Ce paragraphe se clôt sur des points de suspension. Il peut se lire comme une ode lyrique qui résume le trajet fait par le narrateur : une époque – chimérique – celle de l’enfance, puis la recherche illusoire de cette enfance, et enfin la reconnaissance de l’insignifiance du monde.

Troisième partie

Cette dernière partie est à la fois l’indice de cette désillusion mais aussi le signe d’une sérénité retrouvée. Dammartin est extérieur au décor de l’action. Le narrateur y a une chambre avec une fenêtre d‘où il contemple l’horizon, une position dominante qui est celle de l’écrivain au moment  où il produit son œuvre ; d’ailleurs il descend à l’Image Saint-Jean, Jean l’évangéliste, le patron des typographes.

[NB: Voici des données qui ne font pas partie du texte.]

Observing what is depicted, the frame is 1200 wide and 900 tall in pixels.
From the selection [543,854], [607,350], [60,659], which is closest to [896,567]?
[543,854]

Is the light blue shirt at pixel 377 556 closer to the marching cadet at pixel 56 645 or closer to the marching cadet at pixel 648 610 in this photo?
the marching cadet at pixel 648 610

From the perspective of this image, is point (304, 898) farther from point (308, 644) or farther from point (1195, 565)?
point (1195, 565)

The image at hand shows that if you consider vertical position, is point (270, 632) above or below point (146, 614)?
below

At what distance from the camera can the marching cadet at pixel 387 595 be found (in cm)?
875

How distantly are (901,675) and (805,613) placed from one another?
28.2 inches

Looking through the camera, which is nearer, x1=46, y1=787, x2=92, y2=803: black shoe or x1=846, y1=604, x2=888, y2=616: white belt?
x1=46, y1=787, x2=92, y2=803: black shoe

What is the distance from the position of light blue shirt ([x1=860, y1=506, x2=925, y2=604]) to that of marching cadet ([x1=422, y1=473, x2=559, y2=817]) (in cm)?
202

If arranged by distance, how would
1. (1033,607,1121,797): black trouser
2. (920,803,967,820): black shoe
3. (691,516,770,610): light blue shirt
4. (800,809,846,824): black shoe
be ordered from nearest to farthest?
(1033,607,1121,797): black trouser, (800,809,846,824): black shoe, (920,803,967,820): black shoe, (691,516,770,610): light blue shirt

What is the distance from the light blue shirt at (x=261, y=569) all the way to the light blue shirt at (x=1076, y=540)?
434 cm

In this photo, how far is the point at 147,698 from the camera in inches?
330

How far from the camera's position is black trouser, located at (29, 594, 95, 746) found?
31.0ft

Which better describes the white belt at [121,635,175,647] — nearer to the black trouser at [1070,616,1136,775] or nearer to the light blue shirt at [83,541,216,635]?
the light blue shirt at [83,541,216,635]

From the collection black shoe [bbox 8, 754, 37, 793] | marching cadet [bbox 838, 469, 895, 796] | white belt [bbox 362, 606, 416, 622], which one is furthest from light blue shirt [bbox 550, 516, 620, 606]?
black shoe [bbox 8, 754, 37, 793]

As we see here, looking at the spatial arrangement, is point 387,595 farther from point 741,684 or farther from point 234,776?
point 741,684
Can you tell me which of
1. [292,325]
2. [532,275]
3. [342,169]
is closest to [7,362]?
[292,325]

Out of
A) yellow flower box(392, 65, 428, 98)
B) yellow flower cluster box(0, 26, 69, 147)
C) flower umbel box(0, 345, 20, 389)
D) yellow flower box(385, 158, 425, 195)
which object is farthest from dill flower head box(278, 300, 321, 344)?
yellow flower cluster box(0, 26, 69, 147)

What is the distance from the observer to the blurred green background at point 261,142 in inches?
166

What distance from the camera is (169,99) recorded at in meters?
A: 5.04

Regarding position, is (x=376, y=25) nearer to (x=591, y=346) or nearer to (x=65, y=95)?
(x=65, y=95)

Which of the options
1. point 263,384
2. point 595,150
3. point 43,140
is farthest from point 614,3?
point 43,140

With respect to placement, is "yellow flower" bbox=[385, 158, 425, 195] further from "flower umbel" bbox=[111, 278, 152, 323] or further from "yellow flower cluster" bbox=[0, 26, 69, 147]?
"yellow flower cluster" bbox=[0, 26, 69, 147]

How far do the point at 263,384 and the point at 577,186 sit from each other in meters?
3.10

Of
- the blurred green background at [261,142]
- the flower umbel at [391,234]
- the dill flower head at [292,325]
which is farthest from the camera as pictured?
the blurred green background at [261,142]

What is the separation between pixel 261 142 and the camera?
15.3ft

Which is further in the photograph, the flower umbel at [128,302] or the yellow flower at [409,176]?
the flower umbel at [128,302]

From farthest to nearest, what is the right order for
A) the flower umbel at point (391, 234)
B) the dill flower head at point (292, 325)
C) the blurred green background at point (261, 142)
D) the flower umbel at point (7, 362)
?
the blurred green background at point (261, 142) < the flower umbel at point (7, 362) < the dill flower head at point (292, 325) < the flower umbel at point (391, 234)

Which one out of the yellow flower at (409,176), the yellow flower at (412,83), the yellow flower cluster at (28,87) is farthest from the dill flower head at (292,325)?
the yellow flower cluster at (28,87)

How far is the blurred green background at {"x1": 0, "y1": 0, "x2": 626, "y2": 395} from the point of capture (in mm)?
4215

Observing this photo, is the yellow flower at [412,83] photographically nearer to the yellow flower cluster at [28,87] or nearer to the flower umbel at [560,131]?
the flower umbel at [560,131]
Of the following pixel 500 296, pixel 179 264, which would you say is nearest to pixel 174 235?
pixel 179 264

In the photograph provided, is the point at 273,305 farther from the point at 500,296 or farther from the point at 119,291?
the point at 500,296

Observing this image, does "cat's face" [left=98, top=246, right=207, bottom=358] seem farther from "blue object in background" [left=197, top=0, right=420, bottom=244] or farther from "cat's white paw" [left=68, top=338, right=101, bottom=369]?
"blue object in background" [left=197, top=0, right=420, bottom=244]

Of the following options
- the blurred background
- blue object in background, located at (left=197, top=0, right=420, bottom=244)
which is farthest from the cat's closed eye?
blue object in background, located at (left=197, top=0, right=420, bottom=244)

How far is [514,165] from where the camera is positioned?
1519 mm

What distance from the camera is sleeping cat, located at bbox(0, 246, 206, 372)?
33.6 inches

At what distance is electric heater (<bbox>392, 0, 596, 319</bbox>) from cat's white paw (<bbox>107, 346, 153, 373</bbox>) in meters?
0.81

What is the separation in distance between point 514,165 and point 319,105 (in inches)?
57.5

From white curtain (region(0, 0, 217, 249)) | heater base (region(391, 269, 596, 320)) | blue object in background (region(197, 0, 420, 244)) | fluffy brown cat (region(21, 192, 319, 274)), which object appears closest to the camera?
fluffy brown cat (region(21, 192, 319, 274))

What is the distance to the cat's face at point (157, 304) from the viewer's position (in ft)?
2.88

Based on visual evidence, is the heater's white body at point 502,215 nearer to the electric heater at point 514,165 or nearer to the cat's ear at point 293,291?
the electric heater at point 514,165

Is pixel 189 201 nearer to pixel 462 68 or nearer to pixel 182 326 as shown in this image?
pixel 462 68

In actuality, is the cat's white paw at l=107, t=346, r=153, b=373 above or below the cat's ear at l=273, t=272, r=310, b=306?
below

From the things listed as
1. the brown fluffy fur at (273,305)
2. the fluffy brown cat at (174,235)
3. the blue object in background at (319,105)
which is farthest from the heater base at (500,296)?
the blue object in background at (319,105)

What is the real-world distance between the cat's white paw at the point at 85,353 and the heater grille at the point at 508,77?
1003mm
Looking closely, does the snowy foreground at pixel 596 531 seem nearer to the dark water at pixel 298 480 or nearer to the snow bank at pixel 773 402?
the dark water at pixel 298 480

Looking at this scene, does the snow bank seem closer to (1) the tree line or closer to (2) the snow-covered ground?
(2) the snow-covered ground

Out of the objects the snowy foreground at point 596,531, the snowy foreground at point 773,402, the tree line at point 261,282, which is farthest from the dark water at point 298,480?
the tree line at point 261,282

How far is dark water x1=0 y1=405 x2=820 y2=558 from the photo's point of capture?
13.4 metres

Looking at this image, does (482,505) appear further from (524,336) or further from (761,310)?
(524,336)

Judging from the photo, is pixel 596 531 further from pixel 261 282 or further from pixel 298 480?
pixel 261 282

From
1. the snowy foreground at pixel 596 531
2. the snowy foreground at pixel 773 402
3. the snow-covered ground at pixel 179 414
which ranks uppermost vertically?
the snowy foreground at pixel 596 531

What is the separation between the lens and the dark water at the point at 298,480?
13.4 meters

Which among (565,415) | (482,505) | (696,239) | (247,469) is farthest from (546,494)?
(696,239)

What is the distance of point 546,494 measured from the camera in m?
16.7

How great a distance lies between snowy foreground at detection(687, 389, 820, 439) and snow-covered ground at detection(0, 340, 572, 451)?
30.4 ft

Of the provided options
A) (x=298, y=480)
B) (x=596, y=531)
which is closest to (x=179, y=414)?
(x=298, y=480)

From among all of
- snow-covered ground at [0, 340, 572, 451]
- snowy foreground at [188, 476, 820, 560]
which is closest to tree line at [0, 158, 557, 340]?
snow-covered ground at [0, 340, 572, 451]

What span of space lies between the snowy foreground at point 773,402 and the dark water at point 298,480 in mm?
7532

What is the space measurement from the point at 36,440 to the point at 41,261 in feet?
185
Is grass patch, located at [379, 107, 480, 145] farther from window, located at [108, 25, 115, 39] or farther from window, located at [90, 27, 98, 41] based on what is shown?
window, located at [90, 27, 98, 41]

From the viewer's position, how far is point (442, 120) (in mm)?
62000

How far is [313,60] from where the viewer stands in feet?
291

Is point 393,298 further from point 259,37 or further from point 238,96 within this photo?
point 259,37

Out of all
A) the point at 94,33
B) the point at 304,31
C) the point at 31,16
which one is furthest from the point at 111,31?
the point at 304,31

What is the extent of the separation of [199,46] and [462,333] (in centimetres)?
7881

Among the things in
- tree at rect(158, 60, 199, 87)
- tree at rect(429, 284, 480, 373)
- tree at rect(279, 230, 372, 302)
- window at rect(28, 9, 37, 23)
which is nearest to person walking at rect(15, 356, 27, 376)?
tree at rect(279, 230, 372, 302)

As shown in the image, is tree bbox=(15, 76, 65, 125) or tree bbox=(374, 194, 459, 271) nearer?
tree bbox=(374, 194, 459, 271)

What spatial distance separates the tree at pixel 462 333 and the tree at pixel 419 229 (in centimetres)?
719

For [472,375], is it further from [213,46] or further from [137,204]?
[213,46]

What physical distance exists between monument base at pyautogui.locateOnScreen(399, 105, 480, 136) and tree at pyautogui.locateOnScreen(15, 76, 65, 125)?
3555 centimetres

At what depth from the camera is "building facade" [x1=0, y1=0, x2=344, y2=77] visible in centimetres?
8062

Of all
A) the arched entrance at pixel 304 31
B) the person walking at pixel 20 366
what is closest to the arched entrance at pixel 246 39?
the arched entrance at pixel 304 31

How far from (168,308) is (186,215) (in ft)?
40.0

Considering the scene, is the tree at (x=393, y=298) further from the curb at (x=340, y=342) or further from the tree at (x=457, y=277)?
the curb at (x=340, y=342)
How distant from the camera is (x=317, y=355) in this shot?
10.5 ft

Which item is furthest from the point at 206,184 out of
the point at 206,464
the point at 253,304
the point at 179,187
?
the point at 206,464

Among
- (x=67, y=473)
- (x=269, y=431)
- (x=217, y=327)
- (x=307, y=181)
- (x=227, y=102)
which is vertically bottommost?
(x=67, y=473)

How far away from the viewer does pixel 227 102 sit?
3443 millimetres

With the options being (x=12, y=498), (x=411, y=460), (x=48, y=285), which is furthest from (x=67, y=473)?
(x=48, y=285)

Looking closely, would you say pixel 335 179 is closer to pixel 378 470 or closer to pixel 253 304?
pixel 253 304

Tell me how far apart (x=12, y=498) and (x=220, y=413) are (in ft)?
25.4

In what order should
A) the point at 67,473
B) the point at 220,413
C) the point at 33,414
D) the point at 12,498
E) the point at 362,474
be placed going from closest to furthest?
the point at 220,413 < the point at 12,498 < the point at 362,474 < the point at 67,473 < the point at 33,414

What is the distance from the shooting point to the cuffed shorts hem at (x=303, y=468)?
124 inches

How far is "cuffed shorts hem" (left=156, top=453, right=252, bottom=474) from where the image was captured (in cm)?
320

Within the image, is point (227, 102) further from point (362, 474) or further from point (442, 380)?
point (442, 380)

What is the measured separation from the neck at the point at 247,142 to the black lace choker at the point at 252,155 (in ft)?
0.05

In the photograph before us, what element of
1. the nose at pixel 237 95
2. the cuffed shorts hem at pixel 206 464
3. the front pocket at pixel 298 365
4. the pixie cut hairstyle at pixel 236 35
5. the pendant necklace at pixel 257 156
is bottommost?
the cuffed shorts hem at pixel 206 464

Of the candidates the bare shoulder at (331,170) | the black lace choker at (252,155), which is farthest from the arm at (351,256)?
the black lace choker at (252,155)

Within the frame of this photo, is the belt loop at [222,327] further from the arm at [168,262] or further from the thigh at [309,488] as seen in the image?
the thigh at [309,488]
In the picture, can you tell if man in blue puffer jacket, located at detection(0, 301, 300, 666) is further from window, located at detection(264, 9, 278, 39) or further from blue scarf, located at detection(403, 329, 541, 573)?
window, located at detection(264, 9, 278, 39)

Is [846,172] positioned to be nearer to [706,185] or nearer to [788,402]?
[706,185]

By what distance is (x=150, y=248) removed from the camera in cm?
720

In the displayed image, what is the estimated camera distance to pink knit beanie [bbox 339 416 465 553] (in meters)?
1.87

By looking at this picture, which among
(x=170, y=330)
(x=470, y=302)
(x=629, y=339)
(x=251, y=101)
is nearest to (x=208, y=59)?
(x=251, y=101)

Ainsi s’instaure une relation nouvelle entre le sujet et le monde : du haut de sa fenêtre, Gérard domine enfin, mais de loin : il n’a pas de prise directe sur le réel, la distance protège mais éloigne aussi. Les choses sont entrain de se figer-fixer en objets littéraires : c’est dans l’écriture et non dans la vie que les choses peuvent fonctionner comme signes, que les peupliers « s’alignent comme des armées ». Cependant sont donnés aussi des indices d‘un nouveau bien-être, précaire, mais réel. Le ton est empreint de sérénité, et c’est une bonne chose du reste qu’Ermenonville, ce centre fantasmatique ne puisse plus être distingué : toute tentation d’une recherche des origines est ainsi repoussée, et avec elle le risque d’une dérive maîtrisée. Une écriture de repli (en cela bien différent de l’écriture du livre qui suivra, Aurélia, où l’écriture est conquérante, et s’affirme comme une main mise sur le monde lui-même, ordonné par elle). Le sujet s’éprouve à l’abri de l’errance (cf. sa fenêtre « encadrée de vignes et de roses », comme celle de Sylvie au chapitre trois). C’est donc lui, Gérard qui s’est installé dans la chambre de Sylvie, celle de l’écriture du texte, et dans cette chambre, il retrouve seulement ce qu’il était venu chercher, et qu’il reproduit dans le livre, l’ancienne tapisserie, le bric-à-brac… etc. Son passé confiné dans un livre, il peut alors retrouver en toute sécurité les témoins de son échec : le grand frisé n’est plus un double maléfique, mais un ami, et Sylvie n’est plus l’image de la rédemptrice, mais une bonne  mère de famille.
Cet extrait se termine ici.